These two (erosion and dilation) can be applied one after the other, repeatedly. I think the trick is to change the kernel size. Anyway, I know I've used that to reduce noise in the past. Here's one example of dilation:
>>> import cv2
>>> import numpy as np
>>> im_0 = cv2.imread("FWM8b.png")
>>> k_size = 3
>>> kernel = np.ones((k_size, k_size), np.uint8)
>>> im_dilated = cv2.dilate(im_0, kernel, iterations=1)
>>> cv2.imshow("d", im_dilated)
>>> cv2.waitKey(0)
Make whatever kernel you want for erosion, and check out the effects.
>>> im_eroded = cv2.erode(im_0, kernel, iterations=1)
>>> cv2.imshow("erosion", im_eroded)
>>> cv2.waitKey(0)
Edit with possible improvements:
>>> im_blurred = cv2.GaussianBlur(im_dilated, (0, 0), 3)

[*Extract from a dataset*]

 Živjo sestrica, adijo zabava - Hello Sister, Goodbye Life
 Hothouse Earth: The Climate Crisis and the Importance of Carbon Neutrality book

>>> im_better = cv2.addWeighted(im_0, 0.5, im_blurred, 1.2, 0)
# Getting closer.
^ dilated, blurred, and combined (added) with original, 1st way
# Even better, I think.
im_better2 = cv2.addWeighted(im_0, 0.9, im_blurred, 1.7, 0)
^ dilated, blurred, and combined (added) with original, 2nd way
You could do artifact removal, but be careful not to get rid of the stalk of the 7. If you can keep the 7 together, you can do connected-component analysis and keep the biggest connected components.
You could sum the values of pixels on each column and each row, which would probably lead to something like this (very approximated - almost time for work). Note that I was much more careful with the green curve - sums of columns - but the consistency of scaling is probably off.
Note that this is more a sum of (255 - pixel_value). That could find you rectangles where your to-be-found glyphs (digits) should be. You could do a 2-d map of column_pixel_sum + row_pixel_sum, or just do some approximation, as I have done below.
Also to feel free to rotate the image (or take pixel sums at different angles), and combine your info for each rotation.
Lots of other things to try ... the suggestion by #eldesgraciado of a noise model is especially intriguing.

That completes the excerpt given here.